The World Trade Organization Trade Facilitation Agreement (TFA) that entered into force on the 22 February 2017 addresses many of the challenges in cross border trade by providing a framework of trade facilitation regulations that, if implemented by WTO member countries, will assist to boost international trade, and also contribute to meet the 2030 Sustainable Development Goals.
Given the multi-stakeholder nature of trade facilitation, implementation of the TFA obligations usually requires the involvement of multiple government agencies as well as the private sector. This is by no means a straightforward process. The TFA has foreseen this complication by making the establishment of a National Trade Facilitation Committee obligatory (Article 23.2 of the TFA) in each of the TFA’s signatory countries with a view to undertaking this coordination role. Moreover, in many cases technical and/or financial assistance is needed for the implementation in developing and least developed countries, an issue which is addressed in Section II of the TFA under the heading of Special and Differential Treatment.

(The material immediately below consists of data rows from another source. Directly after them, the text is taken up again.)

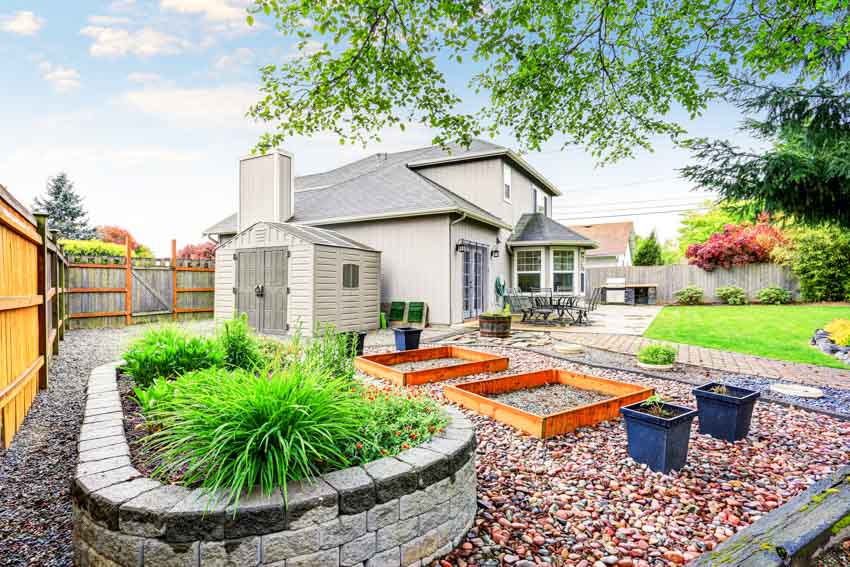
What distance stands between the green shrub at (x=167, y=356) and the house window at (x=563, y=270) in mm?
12246

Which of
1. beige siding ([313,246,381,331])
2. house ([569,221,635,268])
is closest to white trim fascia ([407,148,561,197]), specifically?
beige siding ([313,246,381,331])

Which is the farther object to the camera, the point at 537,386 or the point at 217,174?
the point at 217,174

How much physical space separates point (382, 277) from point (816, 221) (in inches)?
371

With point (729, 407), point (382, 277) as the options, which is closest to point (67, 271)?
point (382, 277)

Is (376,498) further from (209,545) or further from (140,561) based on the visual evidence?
(140,561)

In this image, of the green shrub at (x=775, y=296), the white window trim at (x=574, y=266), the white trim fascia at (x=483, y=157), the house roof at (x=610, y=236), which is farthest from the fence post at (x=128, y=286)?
the house roof at (x=610, y=236)

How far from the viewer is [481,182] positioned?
1355 centimetres

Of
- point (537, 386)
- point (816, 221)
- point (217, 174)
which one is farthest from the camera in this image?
point (217, 174)

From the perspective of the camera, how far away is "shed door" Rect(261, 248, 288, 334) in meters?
9.38

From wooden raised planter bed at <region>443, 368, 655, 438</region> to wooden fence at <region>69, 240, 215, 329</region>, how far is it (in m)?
10.1

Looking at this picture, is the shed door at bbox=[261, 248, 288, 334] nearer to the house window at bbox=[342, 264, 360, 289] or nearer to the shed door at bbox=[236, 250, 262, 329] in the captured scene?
the shed door at bbox=[236, 250, 262, 329]

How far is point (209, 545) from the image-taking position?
1.62 meters

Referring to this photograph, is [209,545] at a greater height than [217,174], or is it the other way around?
[217,174]

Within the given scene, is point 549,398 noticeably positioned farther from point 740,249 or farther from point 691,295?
point 740,249
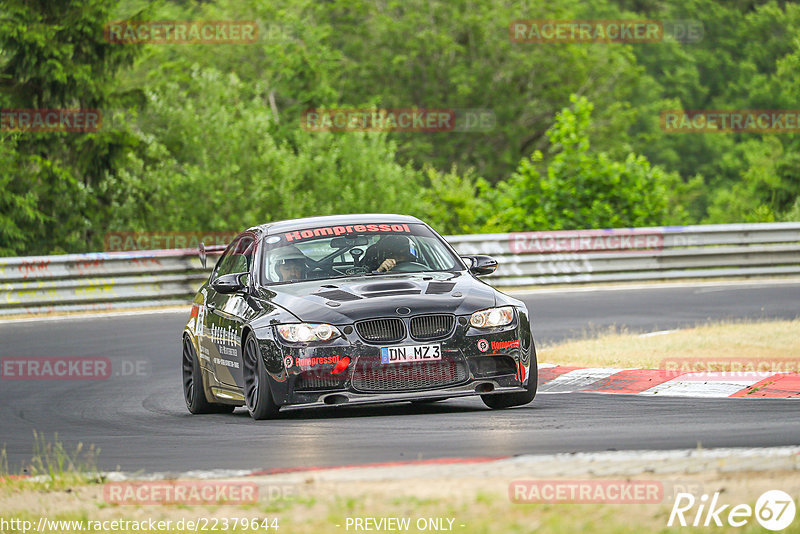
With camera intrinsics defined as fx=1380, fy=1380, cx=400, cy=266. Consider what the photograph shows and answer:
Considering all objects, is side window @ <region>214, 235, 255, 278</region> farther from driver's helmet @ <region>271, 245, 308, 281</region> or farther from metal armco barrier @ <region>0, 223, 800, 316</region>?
metal armco barrier @ <region>0, 223, 800, 316</region>

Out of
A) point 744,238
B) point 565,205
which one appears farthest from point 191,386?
point 565,205

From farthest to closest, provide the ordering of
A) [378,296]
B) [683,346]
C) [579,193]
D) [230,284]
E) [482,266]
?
[579,193], [683,346], [482,266], [230,284], [378,296]

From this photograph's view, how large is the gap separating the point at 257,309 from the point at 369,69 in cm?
5188

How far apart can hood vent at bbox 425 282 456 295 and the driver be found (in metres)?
0.71

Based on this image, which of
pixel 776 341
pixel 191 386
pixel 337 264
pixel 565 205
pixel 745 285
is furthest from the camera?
pixel 565 205

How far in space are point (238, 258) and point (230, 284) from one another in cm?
107

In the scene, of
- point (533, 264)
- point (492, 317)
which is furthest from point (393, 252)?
point (533, 264)

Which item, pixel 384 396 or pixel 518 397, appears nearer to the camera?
pixel 384 396

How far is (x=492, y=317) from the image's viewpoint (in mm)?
9469

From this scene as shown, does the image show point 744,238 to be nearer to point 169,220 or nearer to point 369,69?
point 169,220

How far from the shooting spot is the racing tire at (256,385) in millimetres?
9430

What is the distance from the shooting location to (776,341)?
532 inches

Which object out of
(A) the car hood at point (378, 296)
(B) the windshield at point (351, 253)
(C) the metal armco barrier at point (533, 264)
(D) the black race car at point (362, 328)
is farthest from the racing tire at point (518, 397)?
(C) the metal armco barrier at point (533, 264)

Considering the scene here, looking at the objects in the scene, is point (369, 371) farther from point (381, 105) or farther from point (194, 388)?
point (381, 105)
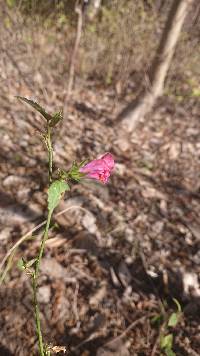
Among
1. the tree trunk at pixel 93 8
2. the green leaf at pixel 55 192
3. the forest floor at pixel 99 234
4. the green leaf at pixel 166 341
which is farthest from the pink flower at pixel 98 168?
the tree trunk at pixel 93 8

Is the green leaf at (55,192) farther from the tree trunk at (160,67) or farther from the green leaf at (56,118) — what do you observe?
the tree trunk at (160,67)

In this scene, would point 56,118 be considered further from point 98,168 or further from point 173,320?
point 173,320

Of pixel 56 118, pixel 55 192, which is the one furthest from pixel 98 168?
pixel 56 118

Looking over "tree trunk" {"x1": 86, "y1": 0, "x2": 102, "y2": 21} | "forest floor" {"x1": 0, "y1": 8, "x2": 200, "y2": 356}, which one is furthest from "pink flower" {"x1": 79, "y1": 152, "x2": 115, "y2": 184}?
"tree trunk" {"x1": 86, "y1": 0, "x2": 102, "y2": 21}

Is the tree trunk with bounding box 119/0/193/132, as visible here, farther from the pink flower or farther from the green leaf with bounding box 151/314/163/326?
the pink flower

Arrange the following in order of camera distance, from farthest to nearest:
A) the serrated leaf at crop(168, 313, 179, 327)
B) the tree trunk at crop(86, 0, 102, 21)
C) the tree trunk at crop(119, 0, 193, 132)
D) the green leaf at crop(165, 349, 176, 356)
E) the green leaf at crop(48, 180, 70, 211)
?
the tree trunk at crop(86, 0, 102, 21) < the tree trunk at crop(119, 0, 193, 132) < the serrated leaf at crop(168, 313, 179, 327) < the green leaf at crop(165, 349, 176, 356) < the green leaf at crop(48, 180, 70, 211)

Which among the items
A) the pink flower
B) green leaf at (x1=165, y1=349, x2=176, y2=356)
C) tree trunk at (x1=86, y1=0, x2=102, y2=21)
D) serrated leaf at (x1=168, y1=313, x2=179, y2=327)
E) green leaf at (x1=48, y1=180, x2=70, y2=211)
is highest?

This is in line with the unified mandate bestowed upon UNCTAD by the Maafikiano decision that cut across divisional boundaries and focuses on the implementation of the 2030 Agenda alongside the four principal SDGs of: equality; growth; multilateralism for trade and development; and productive capacities for structural transformation. It is heartening to see that a number of these countries have progressed the implementation of the various TFA measures, particularly considering the implementation challenges faced by developing and least developed countries.

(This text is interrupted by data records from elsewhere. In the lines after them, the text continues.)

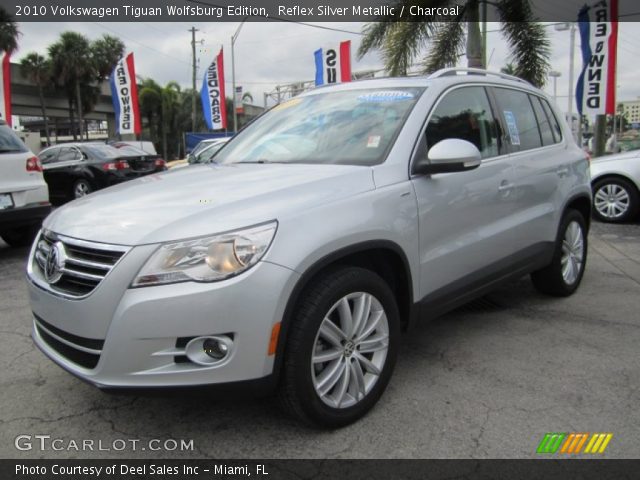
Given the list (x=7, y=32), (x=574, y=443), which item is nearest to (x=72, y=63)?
(x=7, y=32)

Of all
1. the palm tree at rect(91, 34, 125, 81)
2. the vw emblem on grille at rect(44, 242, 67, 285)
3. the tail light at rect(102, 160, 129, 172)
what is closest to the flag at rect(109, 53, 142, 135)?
the tail light at rect(102, 160, 129, 172)

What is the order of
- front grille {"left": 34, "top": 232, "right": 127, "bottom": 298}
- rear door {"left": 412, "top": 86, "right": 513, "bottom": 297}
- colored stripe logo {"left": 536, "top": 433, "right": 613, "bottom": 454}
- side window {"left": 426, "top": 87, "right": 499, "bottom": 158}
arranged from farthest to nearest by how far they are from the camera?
side window {"left": 426, "top": 87, "right": 499, "bottom": 158} < rear door {"left": 412, "top": 86, "right": 513, "bottom": 297} < colored stripe logo {"left": 536, "top": 433, "right": 613, "bottom": 454} < front grille {"left": 34, "top": 232, "right": 127, "bottom": 298}

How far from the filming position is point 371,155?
3043mm

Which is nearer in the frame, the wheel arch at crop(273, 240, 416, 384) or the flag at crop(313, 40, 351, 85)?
the wheel arch at crop(273, 240, 416, 384)

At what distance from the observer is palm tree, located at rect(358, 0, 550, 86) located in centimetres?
1186

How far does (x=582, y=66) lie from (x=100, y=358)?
12307 millimetres

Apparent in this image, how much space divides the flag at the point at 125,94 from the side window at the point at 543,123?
60.9ft

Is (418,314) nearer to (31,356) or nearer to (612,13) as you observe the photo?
(31,356)

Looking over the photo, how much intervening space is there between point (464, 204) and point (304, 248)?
52.7 inches

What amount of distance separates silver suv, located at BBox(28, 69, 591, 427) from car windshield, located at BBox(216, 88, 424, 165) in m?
0.01

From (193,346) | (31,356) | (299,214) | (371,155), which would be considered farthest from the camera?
(31,356)

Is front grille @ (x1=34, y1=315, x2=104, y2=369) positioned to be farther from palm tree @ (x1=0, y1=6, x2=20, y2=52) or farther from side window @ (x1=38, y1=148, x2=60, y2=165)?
palm tree @ (x1=0, y1=6, x2=20, y2=52)
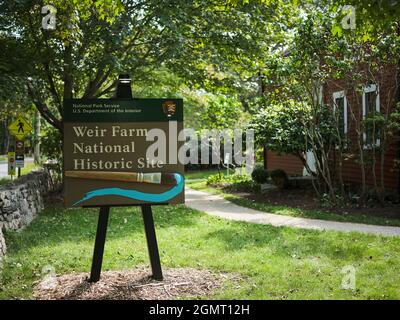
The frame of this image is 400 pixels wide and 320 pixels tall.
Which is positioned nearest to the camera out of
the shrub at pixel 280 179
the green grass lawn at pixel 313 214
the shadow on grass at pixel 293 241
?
the shadow on grass at pixel 293 241

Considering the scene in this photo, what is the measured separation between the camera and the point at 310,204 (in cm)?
1175

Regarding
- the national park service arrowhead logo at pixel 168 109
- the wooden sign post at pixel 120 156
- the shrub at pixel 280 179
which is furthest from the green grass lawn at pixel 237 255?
the shrub at pixel 280 179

With this in mind and with a view to sharing such experiences, UNCTAD, with inputs from developing and least developed countries, has compiled a first volume of Compendium of Good Practices on the Implementation of the TFA.

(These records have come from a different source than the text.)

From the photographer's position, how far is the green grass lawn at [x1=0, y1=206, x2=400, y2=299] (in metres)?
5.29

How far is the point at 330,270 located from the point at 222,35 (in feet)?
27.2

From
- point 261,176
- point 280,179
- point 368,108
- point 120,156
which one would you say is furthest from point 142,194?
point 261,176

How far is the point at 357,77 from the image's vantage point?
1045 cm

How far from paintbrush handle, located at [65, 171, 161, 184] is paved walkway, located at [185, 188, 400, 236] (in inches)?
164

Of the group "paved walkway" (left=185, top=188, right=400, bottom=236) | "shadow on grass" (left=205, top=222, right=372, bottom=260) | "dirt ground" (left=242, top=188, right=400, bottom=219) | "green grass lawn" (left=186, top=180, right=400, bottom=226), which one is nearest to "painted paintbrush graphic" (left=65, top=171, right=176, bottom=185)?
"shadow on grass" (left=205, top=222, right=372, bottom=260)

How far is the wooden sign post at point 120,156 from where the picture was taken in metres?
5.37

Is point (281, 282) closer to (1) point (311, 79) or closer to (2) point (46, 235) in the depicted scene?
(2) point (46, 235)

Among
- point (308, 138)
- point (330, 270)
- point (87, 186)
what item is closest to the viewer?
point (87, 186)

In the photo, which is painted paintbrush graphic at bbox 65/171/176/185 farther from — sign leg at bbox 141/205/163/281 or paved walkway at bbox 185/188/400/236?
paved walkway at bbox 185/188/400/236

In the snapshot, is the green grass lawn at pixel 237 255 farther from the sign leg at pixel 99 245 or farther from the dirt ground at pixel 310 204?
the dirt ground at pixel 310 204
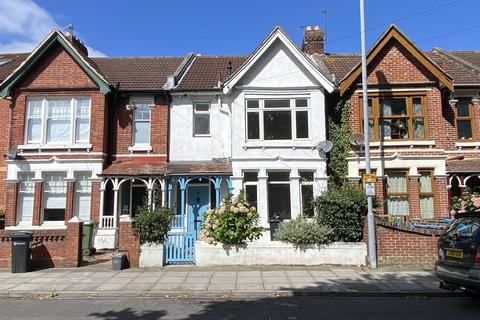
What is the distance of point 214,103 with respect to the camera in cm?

The Compendium is intended to inspire policymakers to implement various measures drawing on experiences that have been tried and tested elsewhere. These good practices not only present the implementation activities but also the challenges faced in their development and execution, as well as the key factors for a successful outcome. The intention is to help transfer the experience and lessons learned so that others can avoid common pitfalls and achieve results more efficiently.
The Compendium aims to eventually cover all measures under the TFA. This first volume includes measures such as Publication and Information Available through the Internet; Pre-Arrival Processing; Electronic Payment; Risk Management, Single Window, SPS related measures and National Trade Facilitation Committees.
Following this, other volumes will be published with a view to having at least one country example for each of the measures of the TFA, and additional examples will be added over time.